OBJECTIF DE L’EXERCICE: Prolongez le texte sur les difficultés des entreprises face au Covid-19 en poursuivant après sa dernière phrase.

EXTRAIT DU DOCUMENT:
══════════════════════════════

La plupart des entreprises ayant répondu à l’enquête ont pris des mesures pour protéger leur personnel (74 %), et 52 % ont dû modifier leurs activités quotidiennes pour s’adapter aux mesures du Covid-19. Un tiers des répondants ont mis en œuvre un plan de continuité des activités ; 22 % ont demandé une aide financière. La plupart des répondants soulignent que la gestion de la trésorerie et le manque de fonds de roulement figurent parmi les principaux défis financiers. En général, les ventes ont chuté alors que les coûts de production ont augmenté ; les coûts de transport ont augmenté alors que les heures de travail et la productivité du personnel ont diminué. Cela a un impact sur le respect des obligations financières pour couvrir les frais généraux (y compris le personnel), payer les petits fournisseurs et acheter les intrants pour les nouveaux cycles de production. Les défis liés à la couverture des engagements (remboursements) envers les institutions financières représentent 61 %, contre 69 % et 42 % respectivement en avril et en mars.
Une amélioration est que 22 % des personnes interrogées ont cité les paiements de fret comme un défi majeur, contre 42 % en avril, ce qui pourrait être dû à la baisse des coûts du fret aérien pour les produits frais kenyans depuis début mai.

══════════════════════════════

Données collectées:
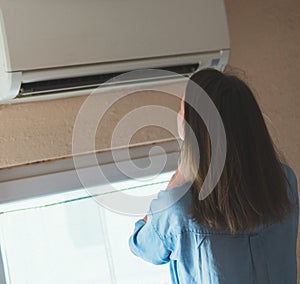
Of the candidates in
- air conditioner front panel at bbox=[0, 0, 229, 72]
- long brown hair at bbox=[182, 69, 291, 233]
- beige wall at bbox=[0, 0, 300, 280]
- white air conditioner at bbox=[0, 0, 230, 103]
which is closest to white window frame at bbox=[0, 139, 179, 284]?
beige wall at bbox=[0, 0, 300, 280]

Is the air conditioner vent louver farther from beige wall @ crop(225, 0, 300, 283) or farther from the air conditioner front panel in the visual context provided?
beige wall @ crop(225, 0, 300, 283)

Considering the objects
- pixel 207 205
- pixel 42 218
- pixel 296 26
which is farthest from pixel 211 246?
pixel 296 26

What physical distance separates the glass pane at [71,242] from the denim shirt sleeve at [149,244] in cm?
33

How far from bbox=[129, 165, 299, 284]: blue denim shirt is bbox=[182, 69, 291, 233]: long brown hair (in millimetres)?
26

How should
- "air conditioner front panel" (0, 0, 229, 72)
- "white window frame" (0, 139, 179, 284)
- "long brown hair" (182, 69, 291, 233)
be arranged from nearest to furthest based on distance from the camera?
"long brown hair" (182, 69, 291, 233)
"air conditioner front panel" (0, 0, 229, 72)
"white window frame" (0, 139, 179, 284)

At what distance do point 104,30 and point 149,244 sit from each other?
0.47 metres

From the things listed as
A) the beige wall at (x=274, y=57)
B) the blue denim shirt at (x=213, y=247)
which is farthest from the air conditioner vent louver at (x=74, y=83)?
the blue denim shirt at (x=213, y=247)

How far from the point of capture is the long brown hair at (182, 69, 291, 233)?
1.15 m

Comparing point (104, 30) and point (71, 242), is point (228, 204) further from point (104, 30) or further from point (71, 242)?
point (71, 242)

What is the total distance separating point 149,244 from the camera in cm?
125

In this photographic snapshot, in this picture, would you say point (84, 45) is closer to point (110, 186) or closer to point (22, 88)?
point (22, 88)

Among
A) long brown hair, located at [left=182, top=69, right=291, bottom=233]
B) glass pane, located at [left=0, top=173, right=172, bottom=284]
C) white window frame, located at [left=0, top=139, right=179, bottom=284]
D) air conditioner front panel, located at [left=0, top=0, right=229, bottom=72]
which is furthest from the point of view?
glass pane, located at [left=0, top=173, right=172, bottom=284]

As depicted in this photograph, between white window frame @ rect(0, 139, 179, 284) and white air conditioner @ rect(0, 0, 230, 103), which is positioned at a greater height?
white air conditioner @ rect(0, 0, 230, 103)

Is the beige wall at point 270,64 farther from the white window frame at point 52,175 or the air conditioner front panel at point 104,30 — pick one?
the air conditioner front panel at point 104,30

══════════════════════════════

RÉPONSE RÉDIGÉE:
Certaines entreprises utilisent la crise comme un moyen d’améliorer l’efficacité de leurs processus ; d’autres cherchent à diversifier leur modèle d’entreprise, en étudiant les ventes locales ou la valeur ajoutée, en recherchant des partenariats (financiers) et en mettant en œuvre des mesures de planification financière et de réduction des coûts. Six des douze entreprises qui ont répondu à cette question bénéficient d’une prolongation du remboursement de leurs prêts ; 42 % ont retardé le paiement de leurs impôts et 33 % la restitution de la TVA.
Expériences de la Tanzanie et de Madagascar
Le partenaire du COLEACP, Tanzanice, une entreprise qui s’approvisionne en avocats pour le marché de l’exportation auprès des agriculteurs des Southern Highlands de Tanzanie, affirme qu’elle s’en est relativement bien sortie à l’époque de Covid. Bien que la pandémie n’ait pas été aussi grave que dans certaines régions du monde, l’entreprise a pris des mesures préventives supplémentaires en matière d’hygiène et de politiques organisationnelles pour protéger ses employés et la communauté des Southern Highlands, tout en travaillant étroitement avec ses partenaires à la planification. L’environnement logistique a parfois présenté quelques surprises avec des retards et des problèmes de frontières, mais grâce à une excellente équipe et à la collaboration avec des partenaires, ainsi qu’à une forte demande du marché, elle a continué à exporter des volumes importants d’avocats frais biologiques vers l’Europe. Personne ne peut prédire l’avenir, et le risque d’instabilité économique en période d’incertitude est toujours présent, mais le monde entier a été témoin de l’importance des chaînes de valeur alimentaires. Tanzanice est reconnaissante à ses cultivateurs sous-traitants fiables, aux membres compétents de son équipe et à ses partenaires à de nombreux niveaux pour leur aide à rester agiles et à travailler ensemble afin de poursuivre la croissance de l’entreprise.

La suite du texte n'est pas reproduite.